── Data to examine

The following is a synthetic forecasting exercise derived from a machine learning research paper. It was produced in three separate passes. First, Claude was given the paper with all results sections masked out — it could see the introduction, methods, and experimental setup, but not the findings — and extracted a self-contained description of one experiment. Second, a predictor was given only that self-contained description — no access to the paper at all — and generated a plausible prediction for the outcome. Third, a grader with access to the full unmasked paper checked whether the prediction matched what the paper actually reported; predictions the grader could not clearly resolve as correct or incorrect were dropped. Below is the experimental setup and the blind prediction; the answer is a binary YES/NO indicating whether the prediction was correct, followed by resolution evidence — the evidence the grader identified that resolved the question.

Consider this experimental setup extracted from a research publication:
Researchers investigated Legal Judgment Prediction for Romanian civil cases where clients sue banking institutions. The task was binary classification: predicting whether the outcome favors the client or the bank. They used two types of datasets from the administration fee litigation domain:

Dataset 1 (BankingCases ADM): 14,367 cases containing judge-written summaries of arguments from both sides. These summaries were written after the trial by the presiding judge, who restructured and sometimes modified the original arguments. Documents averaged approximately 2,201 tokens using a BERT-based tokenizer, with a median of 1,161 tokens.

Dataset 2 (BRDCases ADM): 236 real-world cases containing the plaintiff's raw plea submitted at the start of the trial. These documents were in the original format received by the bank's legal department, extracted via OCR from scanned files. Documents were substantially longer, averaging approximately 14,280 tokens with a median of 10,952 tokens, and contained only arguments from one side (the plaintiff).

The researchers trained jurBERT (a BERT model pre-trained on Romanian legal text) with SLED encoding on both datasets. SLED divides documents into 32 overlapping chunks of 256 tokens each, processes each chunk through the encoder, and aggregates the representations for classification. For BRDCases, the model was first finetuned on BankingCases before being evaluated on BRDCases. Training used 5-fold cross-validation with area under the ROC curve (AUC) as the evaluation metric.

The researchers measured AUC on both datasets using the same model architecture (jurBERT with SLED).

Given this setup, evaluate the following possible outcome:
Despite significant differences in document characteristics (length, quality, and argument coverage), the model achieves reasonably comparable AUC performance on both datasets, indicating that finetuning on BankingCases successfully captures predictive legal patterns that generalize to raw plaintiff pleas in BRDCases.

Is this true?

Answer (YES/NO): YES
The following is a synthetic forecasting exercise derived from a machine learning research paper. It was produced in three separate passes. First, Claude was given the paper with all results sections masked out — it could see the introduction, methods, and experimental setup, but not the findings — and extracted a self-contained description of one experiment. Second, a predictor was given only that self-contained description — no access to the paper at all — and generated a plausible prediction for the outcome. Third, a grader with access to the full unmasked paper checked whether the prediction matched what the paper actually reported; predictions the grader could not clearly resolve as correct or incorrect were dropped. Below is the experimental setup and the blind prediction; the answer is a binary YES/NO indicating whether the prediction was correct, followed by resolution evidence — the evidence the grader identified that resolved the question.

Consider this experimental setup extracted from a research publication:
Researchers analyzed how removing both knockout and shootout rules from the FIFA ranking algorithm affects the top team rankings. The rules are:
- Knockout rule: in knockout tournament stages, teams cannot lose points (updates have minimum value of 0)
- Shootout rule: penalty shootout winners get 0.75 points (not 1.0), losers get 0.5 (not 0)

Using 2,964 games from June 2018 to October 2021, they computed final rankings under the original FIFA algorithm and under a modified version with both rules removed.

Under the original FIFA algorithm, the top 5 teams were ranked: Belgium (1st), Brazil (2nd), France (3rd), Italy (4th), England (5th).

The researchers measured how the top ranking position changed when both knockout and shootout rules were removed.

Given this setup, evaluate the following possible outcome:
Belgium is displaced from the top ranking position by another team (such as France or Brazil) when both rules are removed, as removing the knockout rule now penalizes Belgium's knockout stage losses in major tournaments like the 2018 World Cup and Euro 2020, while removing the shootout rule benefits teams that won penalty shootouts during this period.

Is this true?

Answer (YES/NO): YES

────

What you should do: Write each entry out again. Do not change a word.

Expected answer:
The following is a synthetic forecasting exercise derived from a machine learning research paper. It was produced in three separate passes. First, Claude was given the paper with all results sections masked out — it could see the introduction, methods, and experimental setup, but not the findings — and extracted a self-contained description of one experiment. Second, a predictor was given only that self-contained description — no access to the paper at all — and generated a plausible prediction for the outcome. Third, a grader with access to the full unmasked paper checked whether the prediction matched what the paper actually reported; predictions the grader could not clearly resolve as correct or incorrect were dropped. Below is the experimental setup and the blind prediction; the answer is a binary YES/NO indicating whether the prediction was correct, followed by resolution evidence — the evidence the grader identified that resolved the question.

Consider this experimental setup extracted from a research publication:
Researchers investigated Legal Judgment Prediction for Romanian civil cases where clients sue banking institutions. The task was binary classification: predicting whether the outcome favors the client or the bank. They used two types of datasets from the administration fee litigation domain:

Dataset 1 (BankingCases ADM): 14,367 cases containing judge-written summaries of arguments from both sides. These summaries were written after the trial by the presiding judge, who restructured and sometimes modified the original arguments. Documents averaged approximately 2,201 tokens using a BERT-based tokenizer, with a median of 1,161 tokens.

Dataset 2 (BRDCases ADM): 236 real-world cases containing the plaintiff's raw plea submitted at the start of the trial. These documents were in the original format received by the bank's legal department, extracted via OCR from scanned files. Documents were substantially longer, averaging approximately 14,280 tokens with a median of 10,952 tokens, and contained only arguments from one side (the plaintiff).

The researchers trained jurBERT (a BERT model pre-trained on Romanian legal text) with SLED encoding on both datasets. SLED divides documents into 32 overlapping chunks of 256 tokens each, processes each chunk through the encoder, and aggregates the representations for classification. For BRDCases, the model was first finetuned on BankingCases before being evaluated on BRDCases. Training used 5-fold cross-validation with area under the ROC curve (AUC) as the evaluation metric.

The researchers measured AUC on both datasets using the same model architecture (jurBERT with SLED).

Given this setup, evaluate the following possible outcome:
Despite significant differences in document characteristics (length, quality, and argument coverage), the model achieves reasonably comparable AUC performance on both datasets, indicating that finetuning on BankingCases successfully captures predictive legal patterns that generalize to raw plaintiff pleas in BRDCases.

Is this true?

Answer (YES/NO): YES
The following is a synthetic forecasting exercise derived from a machine learning research paper. It was produced in three separate passes. First, Claude was given the paper with all results sections masked out — it could see the introduction, methods, and experimental setup, but not the findings — and extracted a self-contained description of one experiment. Second, a predictor was given only that self-contained description — no access to the paper at all — and generated a plausible prediction for the outcome. Third, a grader with access to the full unmasked paper checked whether the prediction matched what the paper actually reported; predictions the grader could not clearly resolve as correct or incorrect were dropped. Below is the experimental setup and the blind prediction; the answer is a binary YES/NO indicating whether the prediction was correct, followed by resolution evidence — the evidence the grader identified that resolved the question.

Consider this experimental setup extracted from a research publication:
Researchers analyzed how removing both knockout and shootout rules from the FIFA ranking algorithm affects the top team rankings. The rules are:
- Knockout rule: in knockout tournament stages, teams cannot lose points (updates have minimum value of 0)
- Shootout rule: penalty shootout winners get 0.75 points (not 1.0), losers get 0.5 (not 0)

Using 2,964 games from June 2018 to October 2021, they computed final rankings under the original FIFA algorithm and under a modified version with both rules removed.

Under the original FIFA algorithm, the top 5 teams were ranked: Belgium (1st), Brazil (2nd), France (3rd), Italy (4th), England (5th).

The researchers measured how the top ranking position changed when both knockout and shootout rules were removed.

Given this setup, evaluate the following possible outcome:
Belgium is displaced from the top ranking position by another team (such as France or Brazil) when both rules are removed, as removing the knockout rule now penalizes Belgium's knockout stage losses in major tournaments like the 2018 World Cup and Euro 2020, while removing the shootout rule benefits teams that won penalty shootouts during this period.

Is this true?

Answer (YES/NO): YES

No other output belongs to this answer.